With 20 or so bystanders watching, the beating went on, unchecked, for
several minutes before a friend came out of the bar and had the good
sense to call 911 and holler, "The cops are coming!" The assailants
split. An officer finally arrived and said there wasn't much he could
do. He took their descriptions, gave Beltran and Ortega a case number
and said he'd call if anything developed.
As much as anything, Beltran was mystified by the response -- not just
of the police, but of the silent witnesses who didn't lift a finger,
didn't call 911, didn't take down the license-plate number, didn't use
their cell phones to photograph the perpetrators. But again, he did not
keep quiet. He went home, photographed his battered face, and posted it
on Facebook. A few local media outlets took notice and ran stories -- some
outraged, some perfunctory. When I talked with Beltran a week after the
hate crime, he broke down twice as we talked. But he remained unbowed.

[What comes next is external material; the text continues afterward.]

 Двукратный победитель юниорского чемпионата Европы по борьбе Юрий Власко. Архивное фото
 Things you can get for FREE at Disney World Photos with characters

While some have criticized him for talking back to the homophobes, he
said he'd do it again.
"I was talking on behalf of everybody: 'Listen, I don't accept you
calling me that. That is not my name; that is not my label. I'm a
person. I'm a human being. Treat me like one." And now, he says, "I'm
not stopping. I don't know exactly how, but I'm going to fight for the
people who it might happen to later, and for people who don't have a
voice, who've already been attacked. Because it will happen again."

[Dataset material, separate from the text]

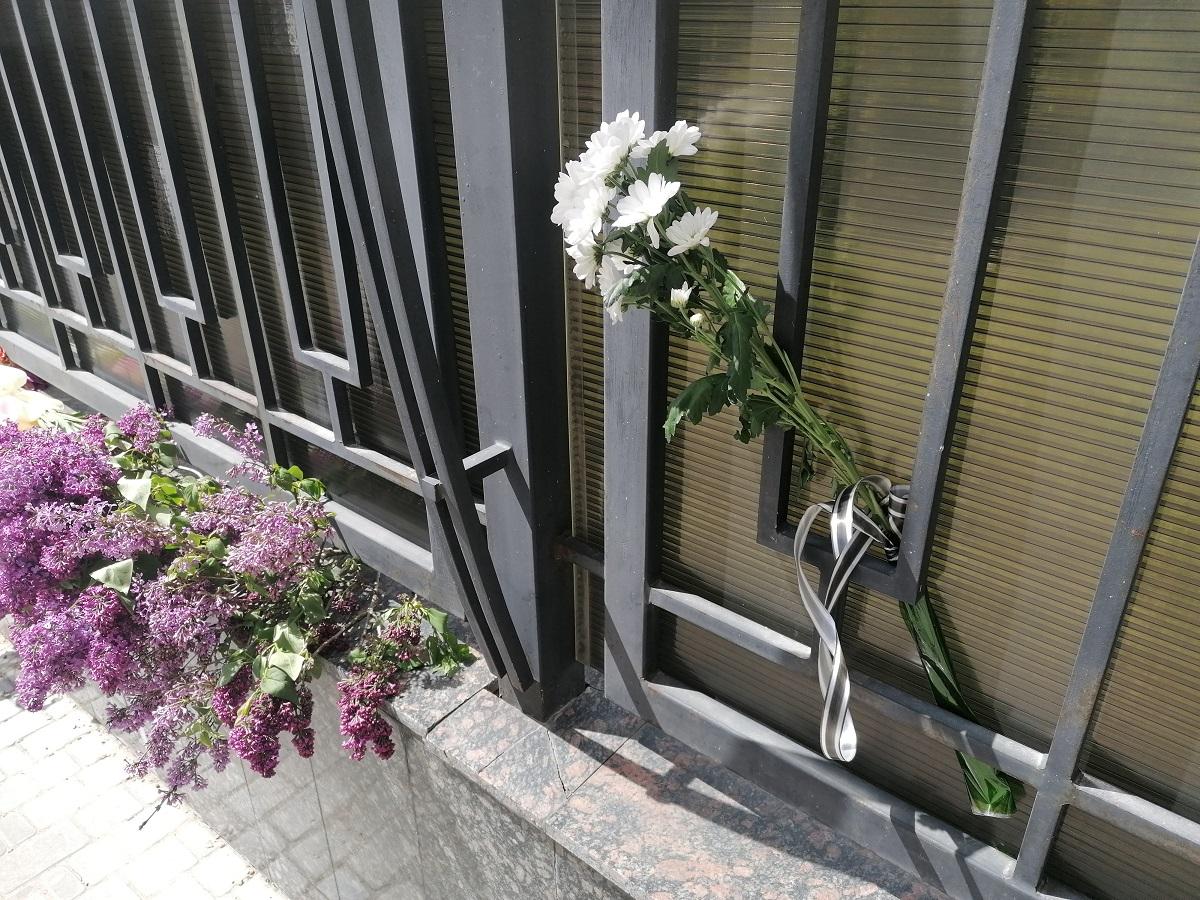 цветы у консульства рф1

In a sense, Beltran and Ortega were caught -- physically, violently -- in
the paradox of being gay in America at this contradictory moment. Queer
folk like them, and me, have more of our rights than we've ever had
before. But with visibility has come a backlash. A recent study
of 14 years of FBI hate-crime data by the Southern Poverty Law Center
found that gay men and lesbians are more than twice as likely to be
victims of hate crimes than Jews, three times more than African
Americans, four times more than Muslims.
It's a long slog yet to full equality -- not merely legal rights, but
genuine cultural respect. A long slog till it's every bit as
unacceptable to call Beltran a "fucking faggot" as it is to call a black
man a "nigger," a Latino a "spic," a Muslim a "terrorist." A long slog
to the time when political hate-mongers like Texas Congressman Louie
Gohmert and Religious Right leaders like David Barton and John Hagee can
no longer bash gays publicly without fear of repercussions.
But when we finally get there -- and we will -- we'll have people like
Bobby Beltran to thank. People who would not silently let themselves be
abused. People who got knocked down and came up fighting for their
dignity. And everyone else's.(Photo via WikiMedia Commons.)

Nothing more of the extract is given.